Image-linked spatial questions >>
— BEGIN —

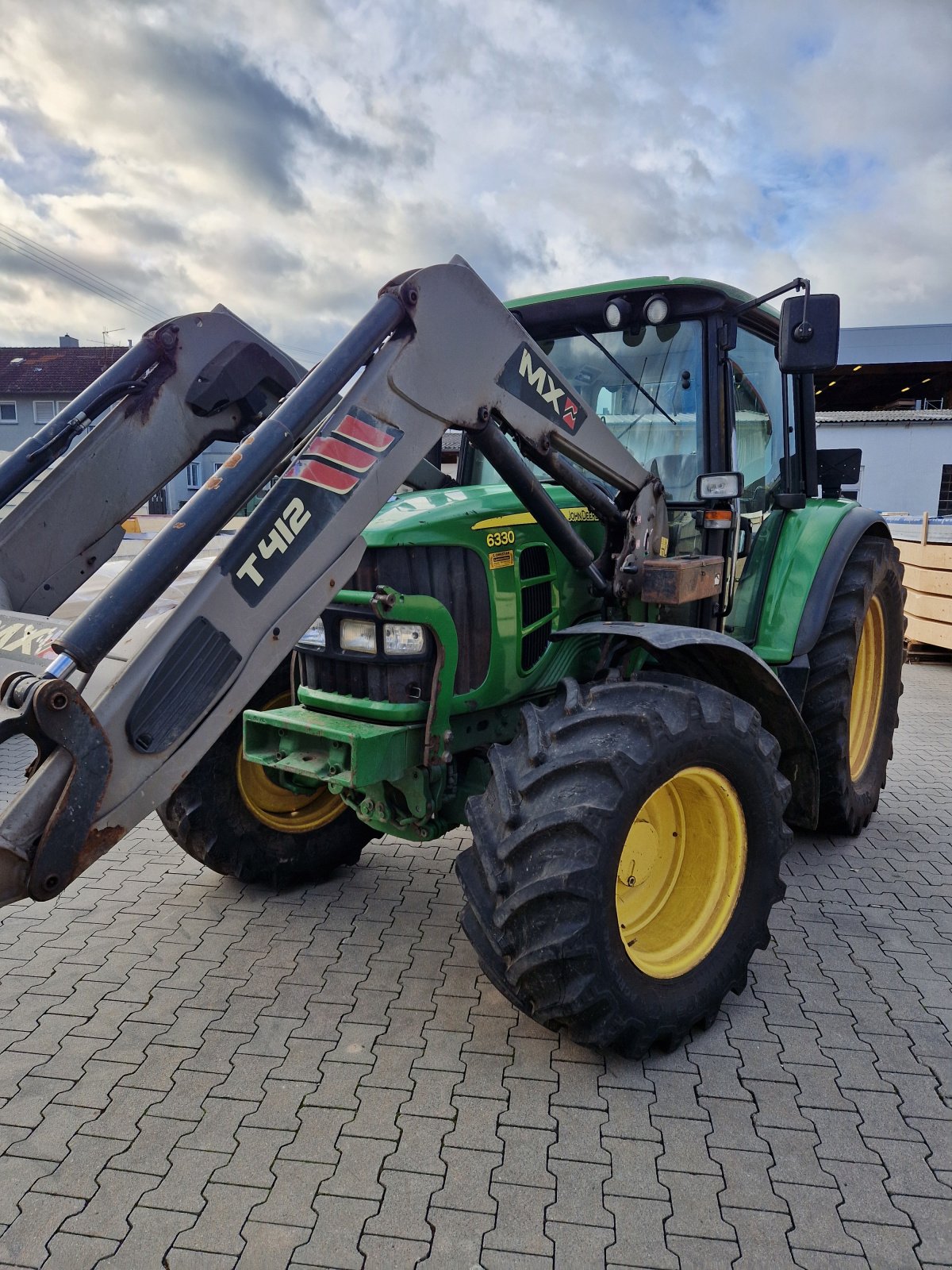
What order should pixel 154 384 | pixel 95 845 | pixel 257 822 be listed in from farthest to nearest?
pixel 257 822 < pixel 154 384 < pixel 95 845

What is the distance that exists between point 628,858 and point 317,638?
130 cm

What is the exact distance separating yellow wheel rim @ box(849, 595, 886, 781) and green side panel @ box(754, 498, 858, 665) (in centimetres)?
78

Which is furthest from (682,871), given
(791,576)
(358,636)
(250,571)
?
(250,571)

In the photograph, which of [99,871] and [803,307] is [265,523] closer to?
[803,307]

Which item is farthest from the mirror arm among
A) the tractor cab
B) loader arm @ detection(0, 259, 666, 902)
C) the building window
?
the building window

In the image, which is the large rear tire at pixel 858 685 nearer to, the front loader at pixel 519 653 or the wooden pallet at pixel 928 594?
the front loader at pixel 519 653

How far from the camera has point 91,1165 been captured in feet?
7.61

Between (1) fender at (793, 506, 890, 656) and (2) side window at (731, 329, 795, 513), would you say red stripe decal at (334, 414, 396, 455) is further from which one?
(1) fender at (793, 506, 890, 656)

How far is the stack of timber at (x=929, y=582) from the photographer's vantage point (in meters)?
9.09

— END —

Write out all of the lines above word for word, leaving out the pictures.

Final result >>
What order should pixel 154 384 | pixel 95 845 | pixel 257 822 be listed in from farthest to nearest?
pixel 257 822 < pixel 154 384 < pixel 95 845

What is the distance that exists between point 628,858 and point 317,638?
130 cm

What is the exact distance separating yellow wheel rim @ box(849, 595, 886, 781) and green side panel @ box(754, 498, 858, 665) (in centimetres)?
78

Which is furthest from (682,871), given
(791,576)
(358,636)
(250,571)
?
(250,571)

In the photograph, which of [99,871] and [803,307] is [265,523] closer to?
[803,307]

Which item is farthest from the mirror arm among
A) the tractor cab
B) loader arm @ detection(0, 259, 666, 902)
C) the building window
?
the building window

In the image, which is the large rear tire at pixel 858 685 nearer to, the front loader at pixel 519 653 or the wooden pallet at pixel 928 594?
the front loader at pixel 519 653

How far from the camera has point 91,1165 been captured in feet?
7.61

Between (1) fender at (793, 506, 890, 656) and (2) side window at (731, 329, 795, 513), would you say red stripe decal at (334, 414, 396, 455) is further from which one?
(1) fender at (793, 506, 890, 656)

How far is the stack of timber at (x=929, y=582) from the photographer's vantage point (in meters)?
9.09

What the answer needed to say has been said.